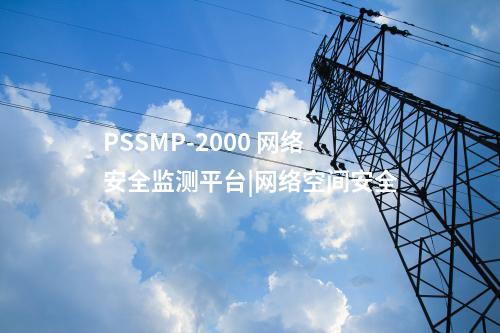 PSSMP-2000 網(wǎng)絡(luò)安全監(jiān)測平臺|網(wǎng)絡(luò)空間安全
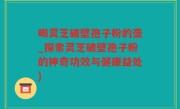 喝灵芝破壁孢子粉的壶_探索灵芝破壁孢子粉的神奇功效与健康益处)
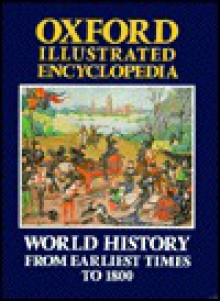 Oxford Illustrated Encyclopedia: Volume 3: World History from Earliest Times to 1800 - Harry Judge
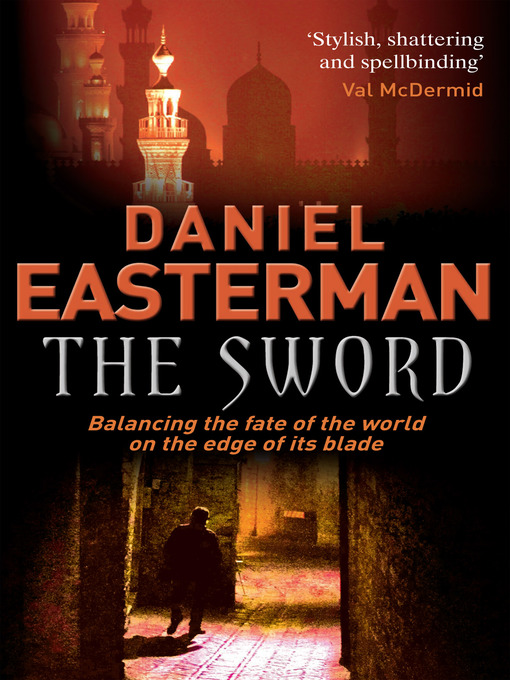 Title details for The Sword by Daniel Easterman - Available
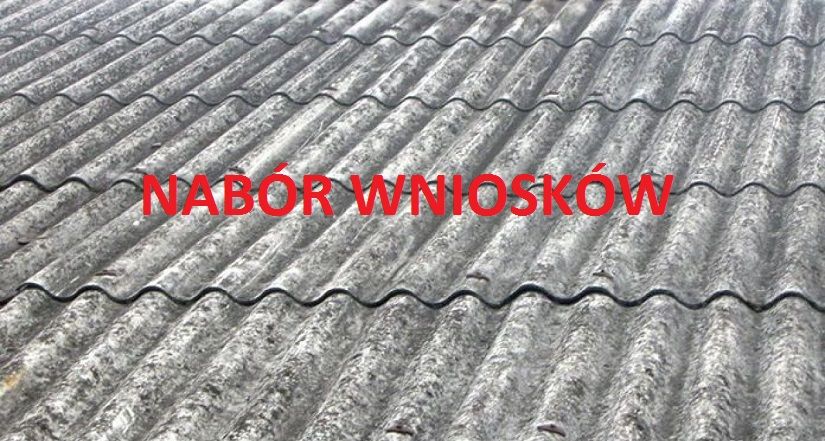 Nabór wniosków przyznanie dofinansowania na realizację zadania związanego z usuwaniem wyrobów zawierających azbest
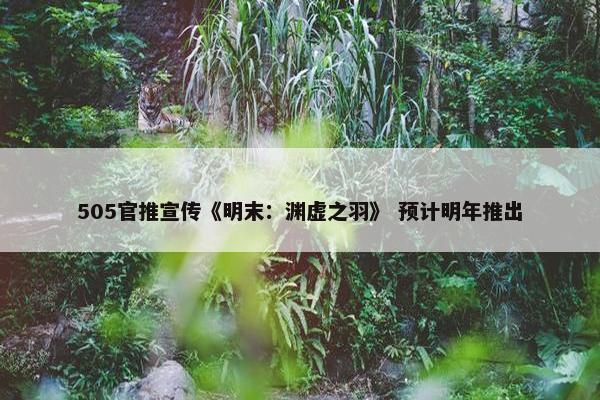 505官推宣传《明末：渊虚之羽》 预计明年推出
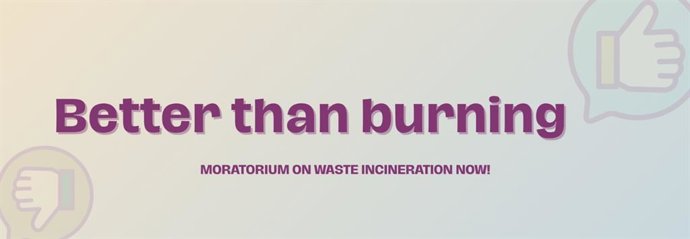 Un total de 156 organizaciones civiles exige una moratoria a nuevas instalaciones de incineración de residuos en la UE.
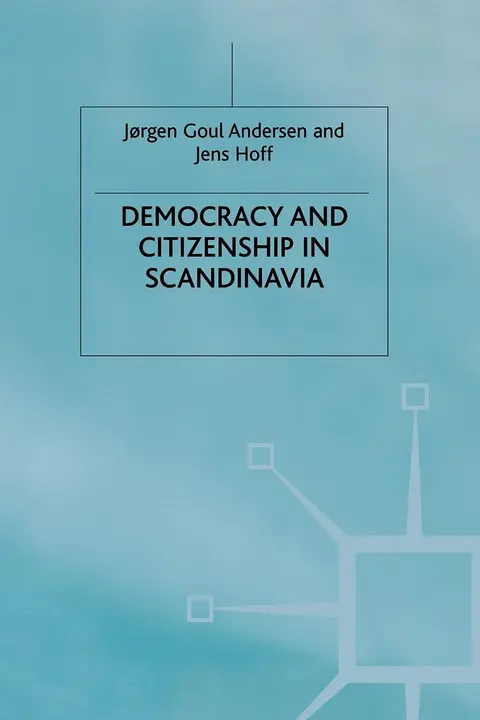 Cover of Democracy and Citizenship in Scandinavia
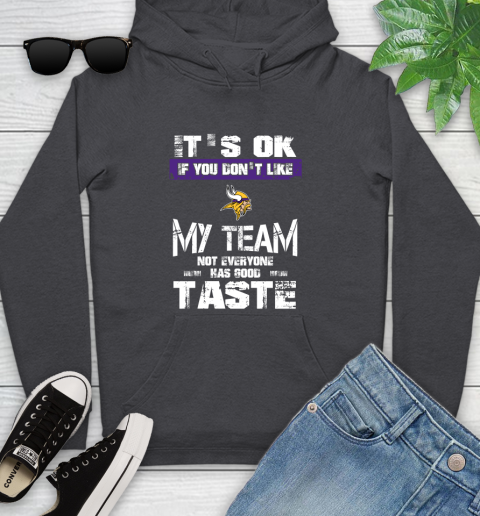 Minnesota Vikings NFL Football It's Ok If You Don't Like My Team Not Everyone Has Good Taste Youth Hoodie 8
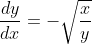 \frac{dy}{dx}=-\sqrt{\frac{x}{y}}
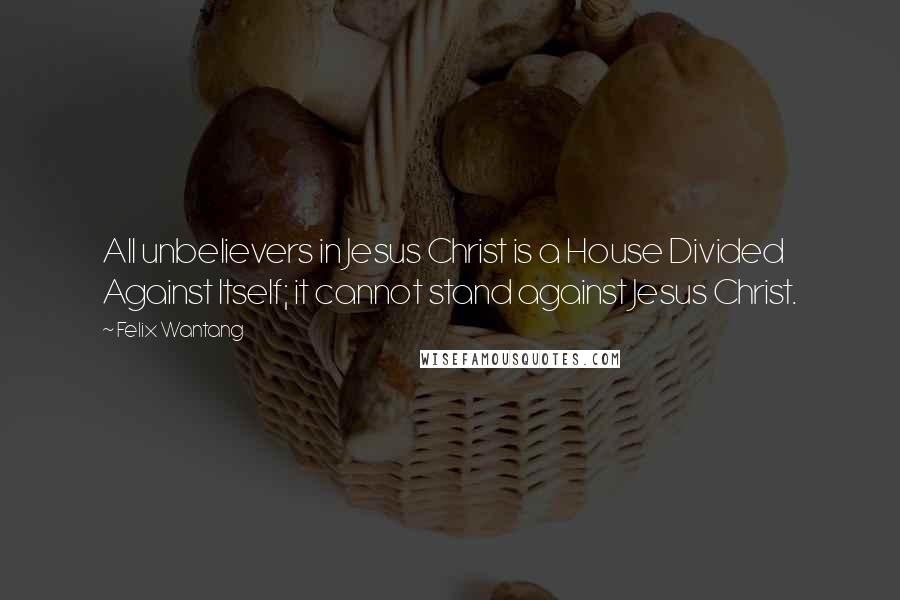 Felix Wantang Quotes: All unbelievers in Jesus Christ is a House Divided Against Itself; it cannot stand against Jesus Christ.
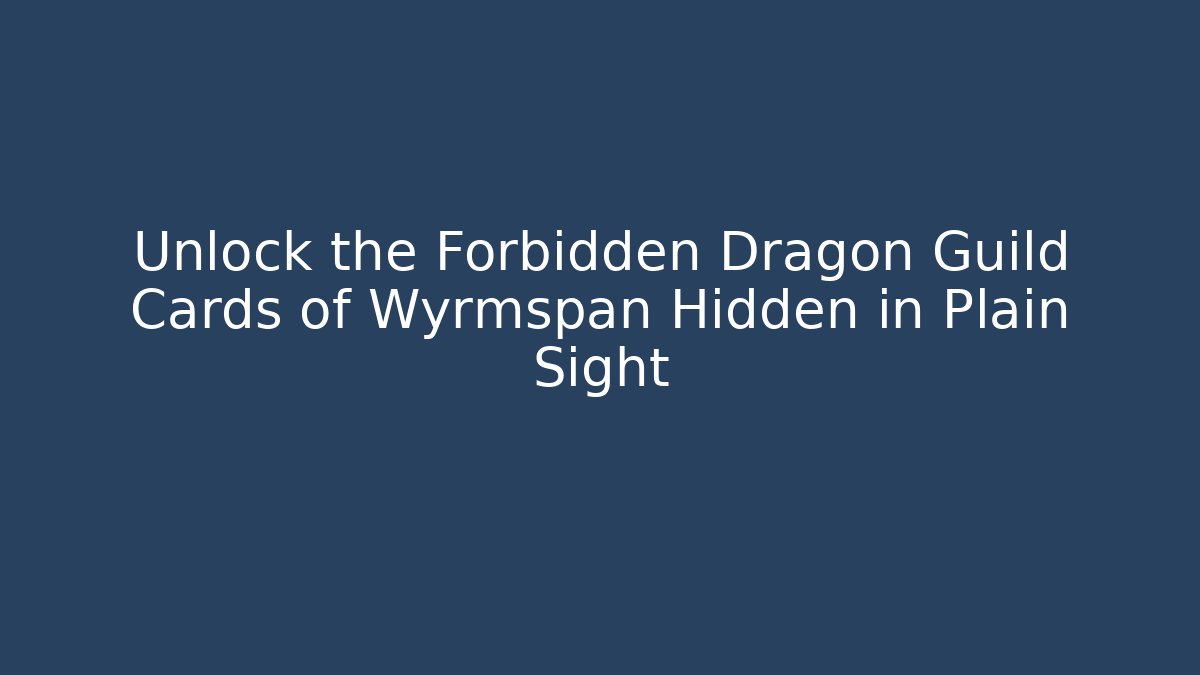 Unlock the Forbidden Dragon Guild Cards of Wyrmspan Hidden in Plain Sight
══════
ASSIGNMENT:
Images stay out, but the rest of the data above must be repeated exactly.

ANSWER TO THIS TASK:
 PSSMP-2000 網(wǎng)絡(luò)安全監(jiān)測平臺|網(wǎng)絡(luò)空間安全
 喝灵芝破壁孢子粉的壶_探索灵芝破壁孢子粉的神奇功效与健康益处)
 Oxford Illustrated Encyclopedia: Volume 3: World History from Earliest Times to 1800 - Harry Judge
 Title details for The Sword by Daniel Easterman - Available
 Nabór wniosków przyznanie dofinansowania na realizację zadania związanego z usuwaniem wyrobów zawierających azbest
 505官推宣传《明末：渊虚之羽》 预计明年推出
 Un total de 156 organizaciones civiles exige una moratoria a nuevas instalaciones de incineración de residuos en la UE.
 Cover of Democracy and Citizenship in Scandinavia
 Minnesota Vikings NFL Football It's Ok If You Don't Like My Team Not Everyone Has Good Taste Youth Hoodie 8
 \frac{dy}{dx}=-\sqrt{\frac{x}{y}}
 Felix Wantang Quotes: All unbelievers in Jesus Christ is a House Divided Against Itself; it cannot stand against Jesus Christ.
 Unlock the Forbidden Dragon Guild Cards of Wyrmspan Hidden in Plain Sight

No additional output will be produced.